━━━━━ READING TEXT
1	INTERNET-DRAFT                                      Iljitsch van Beijnum
2	Jul 11, 2005

4	                        Shim6 Reachability Detection
5	                    draft-ietf-shim6-reach-detect-01.txt

7	   Status of this Memo

9	   By submitting this Internet-Draft, each author represents that any
10	   applicable patent or other IPR claims of which he or she is aware
11	   have been or will be disclosed, and any of which he or she becomes
12	   aware will be disclosed, in accordance with Section 6 of BCP 79.

14	   Internet-Drafts are working documents of the Internet Engineering
15	   Task Force (IETF), its areas, and its working groups.  Note that
16	   other groups may also distribute working documents as Internet-
17	   Drafts.

19	   Internet-Drafts are draft documents valid for a maximum of six months
20	   and may be updated, replaced, or obsoleted by other documents at any
21	   time.  It is inappropriate to use Internet-Drafts as reference
22	   material or to cite them other than as "work in progress."

24	   The list of current Internet-Drafts can be accessed at
25	   http://www.ietf.org/ietf/1id-abstracts.txt

27	   The list of Internet-Draft Shadow Directories can be accessed at
28	   http://www.ietf.org/shadow.html.

30	   This Internet Draft expires April 24, 2006.

32	   Copyright Notice

34	      Copyright (C) The Internet Society (2005).  All Rights Reserved.

36	Abstract

38	The shim6 working group is developing a mechanism that allows
39	multihoming by using multiple addresses. When communication between
40	the initially chosen addresses for a transport session is no longer
41	possible, a "shim" layer makes it possible to switch to a different
42	set of addresses without breaking current transport protocol
43	assumptions. This draft discusses the issues of detecting failures
44	in a currently used address pair between two hosts and picking a
45	new address pair to be used when a failure occurs. The input for
46	these processes are ordered lists of local and remote addresses
47	that are reasonably likely to work. (I.e., not include addresses
48	that are known to be unreachable for local reasons.) These lists
49	must be available at both ends of the communication, although the
50	ordering may differ. Building these address lists from locally
51	available information and synchronizing them with the remote end
52	are outside the scope of this document.
━━━━━━━━━━
● EXERCISE AIM
According to the Shim6 draft above, what can other documents do to an Internet-Draft at any time? List each action.
━━━━━ LISTED RECORDS
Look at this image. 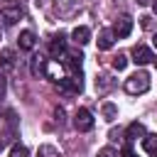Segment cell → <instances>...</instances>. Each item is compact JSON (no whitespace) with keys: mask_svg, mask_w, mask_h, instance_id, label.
Wrapping results in <instances>:
<instances>
[{"mask_svg":"<svg viewBox=\"0 0 157 157\" xmlns=\"http://www.w3.org/2000/svg\"><path fill=\"white\" fill-rule=\"evenodd\" d=\"M125 91H128L130 96L147 93V91H150V74H147V71H135V74L125 81Z\"/></svg>","mask_w":157,"mask_h":157,"instance_id":"6da1fadb","label":"cell"},{"mask_svg":"<svg viewBox=\"0 0 157 157\" xmlns=\"http://www.w3.org/2000/svg\"><path fill=\"white\" fill-rule=\"evenodd\" d=\"M88 2H91V0H56V2H54V10H56L59 17L69 20V17H74L78 10H83Z\"/></svg>","mask_w":157,"mask_h":157,"instance_id":"7a4b0ae2","label":"cell"},{"mask_svg":"<svg viewBox=\"0 0 157 157\" xmlns=\"http://www.w3.org/2000/svg\"><path fill=\"white\" fill-rule=\"evenodd\" d=\"M74 128H76L78 132H88V130L93 128V115H91L88 108H78V110H76V115H74Z\"/></svg>","mask_w":157,"mask_h":157,"instance_id":"3957f363","label":"cell"},{"mask_svg":"<svg viewBox=\"0 0 157 157\" xmlns=\"http://www.w3.org/2000/svg\"><path fill=\"white\" fill-rule=\"evenodd\" d=\"M110 32H113V37H118V39H123V37H128V34L132 32V20H130L128 15H123V17H118Z\"/></svg>","mask_w":157,"mask_h":157,"instance_id":"277c9868","label":"cell"},{"mask_svg":"<svg viewBox=\"0 0 157 157\" xmlns=\"http://www.w3.org/2000/svg\"><path fill=\"white\" fill-rule=\"evenodd\" d=\"M132 61L142 66V64L155 61V54H152V49H150V47H145V44H135V47H132Z\"/></svg>","mask_w":157,"mask_h":157,"instance_id":"5b68a950","label":"cell"},{"mask_svg":"<svg viewBox=\"0 0 157 157\" xmlns=\"http://www.w3.org/2000/svg\"><path fill=\"white\" fill-rule=\"evenodd\" d=\"M20 17H22V10H20V7H2V10H0V22H2L5 27H12Z\"/></svg>","mask_w":157,"mask_h":157,"instance_id":"8992f818","label":"cell"},{"mask_svg":"<svg viewBox=\"0 0 157 157\" xmlns=\"http://www.w3.org/2000/svg\"><path fill=\"white\" fill-rule=\"evenodd\" d=\"M49 54H52L54 59H61V56L66 54V37H64V34H56V37L52 39V44H49Z\"/></svg>","mask_w":157,"mask_h":157,"instance_id":"52a82bcc","label":"cell"},{"mask_svg":"<svg viewBox=\"0 0 157 157\" xmlns=\"http://www.w3.org/2000/svg\"><path fill=\"white\" fill-rule=\"evenodd\" d=\"M71 39H74L76 44H81V47H83V44H88V42H91V29L81 25V27H76V29L71 32Z\"/></svg>","mask_w":157,"mask_h":157,"instance_id":"ba28073f","label":"cell"},{"mask_svg":"<svg viewBox=\"0 0 157 157\" xmlns=\"http://www.w3.org/2000/svg\"><path fill=\"white\" fill-rule=\"evenodd\" d=\"M17 44H20V49L29 52V49H34L37 39H34V34H32L29 29H25V32H20V39H17Z\"/></svg>","mask_w":157,"mask_h":157,"instance_id":"9c48e42d","label":"cell"},{"mask_svg":"<svg viewBox=\"0 0 157 157\" xmlns=\"http://www.w3.org/2000/svg\"><path fill=\"white\" fill-rule=\"evenodd\" d=\"M113 42H115V37H113V32L110 29H101V34H98V49H110L113 47Z\"/></svg>","mask_w":157,"mask_h":157,"instance_id":"30bf717a","label":"cell"},{"mask_svg":"<svg viewBox=\"0 0 157 157\" xmlns=\"http://www.w3.org/2000/svg\"><path fill=\"white\" fill-rule=\"evenodd\" d=\"M125 137H128V140L145 137V125H142V123H130V125H128V130H125Z\"/></svg>","mask_w":157,"mask_h":157,"instance_id":"8fae6325","label":"cell"},{"mask_svg":"<svg viewBox=\"0 0 157 157\" xmlns=\"http://www.w3.org/2000/svg\"><path fill=\"white\" fill-rule=\"evenodd\" d=\"M44 76L52 78V81H59V78H61V69H59V64H56V61H47V64H44Z\"/></svg>","mask_w":157,"mask_h":157,"instance_id":"7c38bea8","label":"cell"},{"mask_svg":"<svg viewBox=\"0 0 157 157\" xmlns=\"http://www.w3.org/2000/svg\"><path fill=\"white\" fill-rule=\"evenodd\" d=\"M0 66L2 69H12L15 66V52L12 49H2L0 52Z\"/></svg>","mask_w":157,"mask_h":157,"instance_id":"4fadbf2b","label":"cell"},{"mask_svg":"<svg viewBox=\"0 0 157 157\" xmlns=\"http://www.w3.org/2000/svg\"><path fill=\"white\" fill-rule=\"evenodd\" d=\"M37 157H61V155H59V150H56L54 145H39Z\"/></svg>","mask_w":157,"mask_h":157,"instance_id":"5bb4252c","label":"cell"},{"mask_svg":"<svg viewBox=\"0 0 157 157\" xmlns=\"http://www.w3.org/2000/svg\"><path fill=\"white\" fill-rule=\"evenodd\" d=\"M103 118L110 123V120H115L118 118V108L113 105V103H103Z\"/></svg>","mask_w":157,"mask_h":157,"instance_id":"9a60e30c","label":"cell"},{"mask_svg":"<svg viewBox=\"0 0 157 157\" xmlns=\"http://www.w3.org/2000/svg\"><path fill=\"white\" fill-rule=\"evenodd\" d=\"M44 64H47V61H44L42 56H32V74H34V76L44 74Z\"/></svg>","mask_w":157,"mask_h":157,"instance_id":"2e32d148","label":"cell"},{"mask_svg":"<svg viewBox=\"0 0 157 157\" xmlns=\"http://www.w3.org/2000/svg\"><path fill=\"white\" fill-rule=\"evenodd\" d=\"M142 147H145L147 152H155V150H157V135H147V137L142 140Z\"/></svg>","mask_w":157,"mask_h":157,"instance_id":"e0dca14e","label":"cell"},{"mask_svg":"<svg viewBox=\"0 0 157 157\" xmlns=\"http://www.w3.org/2000/svg\"><path fill=\"white\" fill-rule=\"evenodd\" d=\"M125 66H128V56H125V54H118V56H113V69L123 71Z\"/></svg>","mask_w":157,"mask_h":157,"instance_id":"ac0fdd59","label":"cell"},{"mask_svg":"<svg viewBox=\"0 0 157 157\" xmlns=\"http://www.w3.org/2000/svg\"><path fill=\"white\" fill-rule=\"evenodd\" d=\"M10 157H27V147L25 145H15L12 152H10Z\"/></svg>","mask_w":157,"mask_h":157,"instance_id":"d6986e66","label":"cell"},{"mask_svg":"<svg viewBox=\"0 0 157 157\" xmlns=\"http://www.w3.org/2000/svg\"><path fill=\"white\" fill-rule=\"evenodd\" d=\"M96 157H118V152H115V150H113V147H101V150H98V155H96Z\"/></svg>","mask_w":157,"mask_h":157,"instance_id":"ffe728a7","label":"cell"},{"mask_svg":"<svg viewBox=\"0 0 157 157\" xmlns=\"http://www.w3.org/2000/svg\"><path fill=\"white\" fill-rule=\"evenodd\" d=\"M5 91H7V78H5V74L0 71V98L5 96Z\"/></svg>","mask_w":157,"mask_h":157,"instance_id":"44dd1931","label":"cell"},{"mask_svg":"<svg viewBox=\"0 0 157 157\" xmlns=\"http://www.w3.org/2000/svg\"><path fill=\"white\" fill-rule=\"evenodd\" d=\"M123 157H137V155H135V150L128 145V147H123Z\"/></svg>","mask_w":157,"mask_h":157,"instance_id":"7402d4cb","label":"cell"},{"mask_svg":"<svg viewBox=\"0 0 157 157\" xmlns=\"http://www.w3.org/2000/svg\"><path fill=\"white\" fill-rule=\"evenodd\" d=\"M54 115H56V120H59V125H61V123H64V110H61V108H56V110H54Z\"/></svg>","mask_w":157,"mask_h":157,"instance_id":"603a6c76","label":"cell"},{"mask_svg":"<svg viewBox=\"0 0 157 157\" xmlns=\"http://www.w3.org/2000/svg\"><path fill=\"white\" fill-rule=\"evenodd\" d=\"M137 2H140V5H147V2H150V0H137Z\"/></svg>","mask_w":157,"mask_h":157,"instance_id":"cb8c5ba5","label":"cell"},{"mask_svg":"<svg viewBox=\"0 0 157 157\" xmlns=\"http://www.w3.org/2000/svg\"><path fill=\"white\" fill-rule=\"evenodd\" d=\"M152 7H155V12H157V0H155V2H152Z\"/></svg>","mask_w":157,"mask_h":157,"instance_id":"d4e9b609","label":"cell"},{"mask_svg":"<svg viewBox=\"0 0 157 157\" xmlns=\"http://www.w3.org/2000/svg\"><path fill=\"white\" fill-rule=\"evenodd\" d=\"M150 155H152V157H157V150H155V152H150Z\"/></svg>","mask_w":157,"mask_h":157,"instance_id":"484cf974","label":"cell"},{"mask_svg":"<svg viewBox=\"0 0 157 157\" xmlns=\"http://www.w3.org/2000/svg\"><path fill=\"white\" fill-rule=\"evenodd\" d=\"M155 47H157V32H155Z\"/></svg>","mask_w":157,"mask_h":157,"instance_id":"4316f807","label":"cell"}]
</instances>
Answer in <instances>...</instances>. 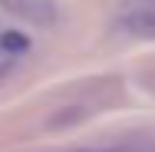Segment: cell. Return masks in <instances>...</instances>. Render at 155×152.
<instances>
[{"label":"cell","mask_w":155,"mask_h":152,"mask_svg":"<svg viewBox=\"0 0 155 152\" xmlns=\"http://www.w3.org/2000/svg\"><path fill=\"white\" fill-rule=\"evenodd\" d=\"M7 7L20 17H30L33 23H50L53 20V3L50 0H7Z\"/></svg>","instance_id":"6da1fadb"},{"label":"cell","mask_w":155,"mask_h":152,"mask_svg":"<svg viewBox=\"0 0 155 152\" xmlns=\"http://www.w3.org/2000/svg\"><path fill=\"white\" fill-rule=\"evenodd\" d=\"M125 27L132 33H139V36H149V40H155V13H149V10H139V13H132L129 20H125Z\"/></svg>","instance_id":"7a4b0ae2"},{"label":"cell","mask_w":155,"mask_h":152,"mask_svg":"<svg viewBox=\"0 0 155 152\" xmlns=\"http://www.w3.org/2000/svg\"><path fill=\"white\" fill-rule=\"evenodd\" d=\"M0 46H7V50H17V53H20V50H27V46H30V40H27V36H20V33H3V36H0Z\"/></svg>","instance_id":"3957f363"}]
</instances>
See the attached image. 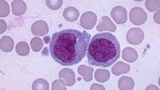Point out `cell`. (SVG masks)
<instances>
[{
  "label": "cell",
  "instance_id": "1",
  "mask_svg": "<svg viewBox=\"0 0 160 90\" xmlns=\"http://www.w3.org/2000/svg\"><path fill=\"white\" fill-rule=\"evenodd\" d=\"M90 40L91 35L86 31L75 29L59 31L50 39V54L62 66H73L86 56Z\"/></svg>",
  "mask_w": 160,
  "mask_h": 90
},
{
  "label": "cell",
  "instance_id": "2",
  "mask_svg": "<svg viewBox=\"0 0 160 90\" xmlns=\"http://www.w3.org/2000/svg\"><path fill=\"white\" fill-rule=\"evenodd\" d=\"M120 56V43L111 33H98L89 42L87 58L91 66L107 68L115 63Z\"/></svg>",
  "mask_w": 160,
  "mask_h": 90
},
{
  "label": "cell",
  "instance_id": "3",
  "mask_svg": "<svg viewBox=\"0 0 160 90\" xmlns=\"http://www.w3.org/2000/svg\"><path fill=\"white\" fill-rule=\"evenodd\" d=\"M129 17L132 24L136 25H141L144 24V22L147 20V14L143 9L136 7L131 10Z\"/></svg>",
  "mask_w": 160,
  "mask_h": 90
},
{
  "label": "cell",
  "instance_id": "4",
  "mask_svg": "<svg viewBox=\"0 0 160 90\" xmlns=\"http://www.w3.org/2000/svg\"><path fill=\"white\" fill-rule=\"evenodd\" d=\"M126 39L130 44L137 46V45L140 44L143 42V39H144V33L140 28H131L127 33Z\"/></svg>",
  "mask_w": 160,
  "mask_h": 90
},
{
  "label": "cell",
  "instance_id": "5",
  "mask_svg": "<svg viewBox=\"0 0 160 90\" xmlns=\"http://www.w3.org/2000/svg\"><path fill=\"white\" fill-rule=\"evenodd\" d=\"M97 22V16L93 12H84L81 17L80 24L83 28L86 30H91L95 26Z\"/></svg>",
  "mask_w": 160,
  "mask_h": 90
},
{
  "label": "cell",
  "instance_id": "6",
  "mask_svg": "<svg viewBox=\"0 0 160 90\" xmlns=\"http://www.w3.org/2000/svg\"><path fill=\"white\" fill-rule=\"evenodd\" d=\"M111 16L118 24H124L128 20V13L125 8L122 6H118L112 10Z\"/></svg>",
  "mask_w": 160,
  "mask_h": 90
},
{
  "label": "cell",
  "instance_id": "7",
  "mask_svg": "<svg viewBox=\"0 0 160 90\" xmlns=\"http://www.w3.org/2000/svg\"><path fill=\"white\" fill-rule=\"evenodd\" d=\"M117 29L115 24L112 21L110 18L107 16L102 17L99 20V23L97 27V30L100 32L107 30L109 32H115Z\"/></svg>",
  "mask_w": 160,
  "mask_h": 90
},
{
  "label": "cell",
  "instance_id": "8",
  "mask_svg": "<svg viewBox=\"0 0 160 90\" xmlns=\"http://www.w3.org/2000/svg\"><path fill=\"white\" fill-rule=\"evenodd\" d=\"M31 32L34 35L44 36L49 32V27L44 20H38L31 25Z\"/></svg>",
  "mask_w": 160,
  "mask_h": 90
},
{
  "label": "cell",
  "instance_id": "9",
  "mask_svg": "<svg viewBox=\"0 0 160 90\" xmlns=\"http://www.w3.org/2000/svg\"><path fill=\"white\" fill-rule=\"evenodd\" d=\"M59 77L64 80L67 86L71 87L75 83V72L70 69H63L59 72Z\"/></svg>",
  "mask_w": 160,
  "mask_h": 90
},
{
  "label": "cell",
  "instance_id": "10",
  "mask_svg": "<svg viewBox=\"0 0 160 90\" xmlns=\"http://www.w3.org/2000/svg\"><path fill=\"white\" fill-rule=\"evenodd\" d=\"M138 52L134 48L127 47L122 50V58L123 60L126 61L127 62L133 63L138 59Z\"/></svg>",
  "mask_w": 160,
  "mask_h": 90
},
{
  "label": "cell",
  "instance_id": "11",
  "mask_svg": "<svg viewBox=\"0 0 160 90\" xmlns=\"http://www.w3.org/2000/svg\"><path fill=\"white\" fill-rule=\"evenodd\" d=\"M12 7V12L16 16H20L22 15L26 12L27 7L26 4L23 1L20 0H15L13 1L11 4Z\"/></svg>",
  "mask_w": 160,
  "mask_h": 90
},
{
  "label": "cell",
  "instance_id": "12",
  "mask_svg": "<svg viewBox=\"0 0 160 90\" xmlns=\"http://www.w3.org/2000/svg\"><path fill=\"white\" fill-rule=\"evenodd\" d=\"M79 11L74 7H69L63 11V17L67 21L75 22L78 19Z\"/></svg>",
  "mask_w": 160,
  "mask_h": 90
},
{
  "label": "cell",
  "instance_id": "13",
  "mask_svg": "<svg viewBox=\"0 0 160 90\" xmlns=\"http://www.w3.org/2000/svg\"><path fill=\"white\" fill-rule=\"evenodd\" d=\"M130 70H131L130 65L122 61H118L116 63L112 68V72L116 76H120L121 74L128 73Z\"/></svg>",
  "mask_w": 160,
  "mask_h": 90
},
{
  "label": "cell",
  "instance_id": "14",
  "mask_svg": "<svg viewBox=\"0 0 160 90\" xmlns=\"http://www.w3.org/2000/svg\"><path fill=\"white\" fill-rule=\"evenodd\" d=\"M134 80L129 76H122L118 82V87L121 90H131L134 88Z\"/></svg>",
  "mask_w": 160,
  "mask_h": 90
},
{
  "label": "cell",
  "instance_id": "15",
  "mask_svg": "<svg viewBox=\"0 0 160 90\" xmlns=\"http://www.w3.org/2000/svg\"><path fill=\"white\" fill-rule=\"evenodd\" d=\"M78 72L80 75L83 76L86 82H89L92 80L93 72V69L92 67L81 65L78 68Z\"/></svg>",
  "mask_w": 160,
  "mask_h": 90
},
{
  "label": "cell",
  "instance_id": "16",
  "mask_svg": "<svg viewBox=\"0 0 160 90\" xmlns=\"http://www.w3.org/2000/svg\"><path fill=\"white\" fill-rule=\"evenodd\" d=\"M1 49L4 52H10L14 48V40L10 36H4L0 41Z\"/></svg>",
  "mask_w": 160,
  "mask_h": 90
},
{
  "label": "cell",
  "instance_id": "17",
  "mask_svg": "<svg viewBox=\"0 0 160 90\" xmlns=\"http://www.w3.org/2000/svg\"><path fill=\"white\" fill-rule=\"evenodd\" d=\"M110 78V73L107 69H97L95 72V79L98 82L104 83L107 82Z\"/></svg>",
  "mask_w": 160,
  "mask_h": 90
},
{
  "label": "cell",
  "instance_id": "18",
  "mask_svg": "<svg viewBox=\"0 0 160 90\" xmlns=\"http://www.w3.org/2000/svg\"><path fill=\"white\" fill-rule=\"evenodd\" d=\"M32 89L33 90H49V82L44 79H38L34 81L32 84Z\"/></svg>",
  "mask_w": 160,
  "mask_h": 90
},
{
  "label": "cell",
  "instance_id": "19",
  "mask_svg": "<svg viewBox=\"0 0 160 90\" xmlns=\"http://www.w3.org/2000/svg\"><path fill=\"white\" fill-rule=\"evenodd\" d=\"M15 51L16 53H17L19 56H28L30 53V48L28 43L24 41L18 43L17 46H16Z\"/></svg>",
  "mask_w": 160,
  "mask_h": 90
},
{
  "label": "cell",
  "instance_id": "20",
  "mask_svg": "<svg viewBox=\"0 0 160 90\" xmlns=\"http://www.w3.org/2000/svg\"><path fill=\"white\" fill-rule=\"evenodd\" d=\"M43 46H44L43 41L40 38L36 37L31 39V46L32 50H33L34 52H38V51H40L43 48Z\"/></svg>",
  "mask_w": 160,
  "mask_h": 90
},
{
  "label": "cell",
  "instance_id": "21",
  "mask_svg": "<svg viewBox=\"0 0 160 90\" xmlns=\"http://www.w3.org/2000/svg\"><path fill=\"white\" fill-rule=\"evenodd\" d=\"M10 6H9L8 2L2 0V1L0 2V17H7L9 15V13H10Z\"/></svg>",
  "mask_w": 160,
  "mask_h": 90
},
{
  "label": "cell",
  "instance_id": "22",
  "mask_svg": "<svg viewBox=\"0 0 160 90\" xmlns=\"http://www.w3.org/2000/svg\"><path fill=\"white\" fill-rule=\"evenodd\" d=\"M62 0H47L46 1V4L48 7L52 10H58L62 5Z\"/></svg>",
  "mask_w": 160,
  "mask_h": 90
},
{
  "label": "cell",
  "instance_id": "23",
  "mask_svg": "<svg viewBox=\"0 0 160 90\" xmlns=\"http://www.w3.org/2000/svg\"><path fill=\"white\" fill-rule=\"evenodd\" d=\"M146 7L149 12H154L159 8V1H152V0H147L145 2Z\"/></svg>",
  "mask_w": 160,
  "mask_h": 90
},
{
  "label": "cell",
  "instance_id": "24",
  "mask_svg": "<svg viewBox=\"0 0 160 90\" xmlns=\"http://www.w3.org/2000/svg\"><path fill=\"white\" fill-rule=\"evenodd\" d=\"M52 89H53V90H58V89L66 90L67 89V87H66L65 82L64 80H62V79L54 80V82H52Z\"/></svg>",
  "mask_w": 160,
  "mask_h": 90
},
{
  "label": "cell",
  "instance_id": "25",
  "mask_svg": "<svg viewBox=\"0 0 160 90\" xmlns=\"http://www.w3.org/2000/svg\"><path fill=\"white\" fill-rule=\"evenodd\" d=\"M0 33L2 34L7 30V28H8V25H7L6 22L3 20H0Z\"/></svg>",
  "mask_w": 160,
  "mask_h": 90
},
{
  "label": "cell",
  "instance_id": "26",
  "mask_svg": "<svg viewBox=\"0 0 160 90\" xmlns=\"http://www.w3.org/2000/svg\"><path fill=\"white\" fill-rule=\"evenodd\" d=\"M90 89L91 90H105V87L101 84H93L91 85Z\"/></svg>",
  "mask_w": 160,
  "mask_h": 90
},
{
  "label": "cell",
  "instance_id": "27",
  "mask_svg": "<svg viewBox=\"0 0 160 90\" xmlns=\"http://www.w3.org/2000/svg\"><path fill=\"white\" fill-rule=\"evenodd\" d=\"M154 19V21L156 22L157 23L159 24V11H157V12L155 13Z\"/></svg>",
  "mask_w": 160,
  "mask_h": 90
},
{
  "label": "cell",
  "instance_id": "28",
  "mask_svg": "<svg viewBox=\"0 0 160 90\" xmlns=\"http://www.w3.org/2000/svg\"><path fill=\"white\" fill-rule=\"evenodd\" d=\"M159 89L158 87H157L154 85H149V87H148L146 89Z\"/></svg>",
  "mask_w": 160,
  "mask_h": 90
},
{
  "label": "cell",
  "instance_id": "29",
  "mask_svg": "<svg viewBox=\"0 0 160 90\" xmlns=\"http://www.w3.org/2000/svg\"><path fill=\"white\" fill-rule=\"evenodd\" d=\"M49 38H50V37L49 36H47V37H45L44 38V42L46 43H49ZM50 42V41H49Z\"/></svg>",
  "mask_w": 160,
  "mask_h": 90
}]
</instances>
━━━━━━━━━━
● RESULT OF THE EXERCISE
- Update it
- Replace it
- Obsolete it